• Given instruction 1: According to the exhibition text about AGREEMENT, what are the reflective portraits in MEMENTO – AGREEMENT made from?
• Given instruction 2: Extend the exhibition text about AGREEMENT, picking up right after its final words.

• Document excerpt:
AGREEMENT started in 2004 with an aim to film and acknowledge the important roles played by all the signatories of the Belfast Good Friday Agreement. The resulting artwork consists of 14 video portraits through which the audience reflects on each of the sitters, as the sitters reflect silently on their legacy.
This exhibition presents new work, entitled MEMENTO – AGREEMENT, involving a reflective drawing, text and printing process to revisit each of the video portraits undertaken by Dunsmore between 2004 and 2022.These reflective portraits are made from a mix of typed text, pen & ink portraits and map etchings.
This body of work offers ‘mementos’ of the meetings with (in order of filming)

• Given data:
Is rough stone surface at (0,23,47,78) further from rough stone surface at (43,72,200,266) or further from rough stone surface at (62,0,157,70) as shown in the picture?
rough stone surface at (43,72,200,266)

• Final result 1: A mix of typed text, pen and ink portraits, and map etchings.

• Final result 2:
- David Ervine, Progressive Unionist Party, 2004
- Lord Alderdice, Alliance Party of Northern Ireland, 2005
- Martin McGuinness, Sinn Féin, 2005
- John Hume, Social Democratic and Labour Party, 2005
- David Trimble, Ulster Unionist Party, 2017
- Senator George Mitchell, United States Special Envoy for Northern Ireland, 2018
- Monica McWilliams, Northern Ireland Women’s Coalition, 2005/2019
- Pearl Sagar, Northern Ireland Women’s Coalition, 2019
- Seamus Mallon Social Democratic and Labour Party, 2019
- Bertie Ahern, Fianna Fáil Taoiseach, 2019
- Gary McMichael, Ulster Democratic Party, 2022
- Malachi Curran, Labour Party of Northern Ireland, 2022
- Gerry Adams, Sinn Féin, 2022
The 14th is a posthumous portrait of Mo Mowlam, former Secretary of State for Northern Ireland, using cutting edge machine processes to make a digital portrait from archival film.
MEMENTO – AGREEMENT is a series of 14 mixed media prints in a limited edition of 10.
The drawings are accompanied by a video installation of Billy's Museum, another artwork by Amanda Dunsmore that the AGREEMENT sitters viewed as their silent portraits were captured.
Billy’s Museum (2004/re-mastered 2017, 2-channel audio, 4:3 video, 19:40 minutes)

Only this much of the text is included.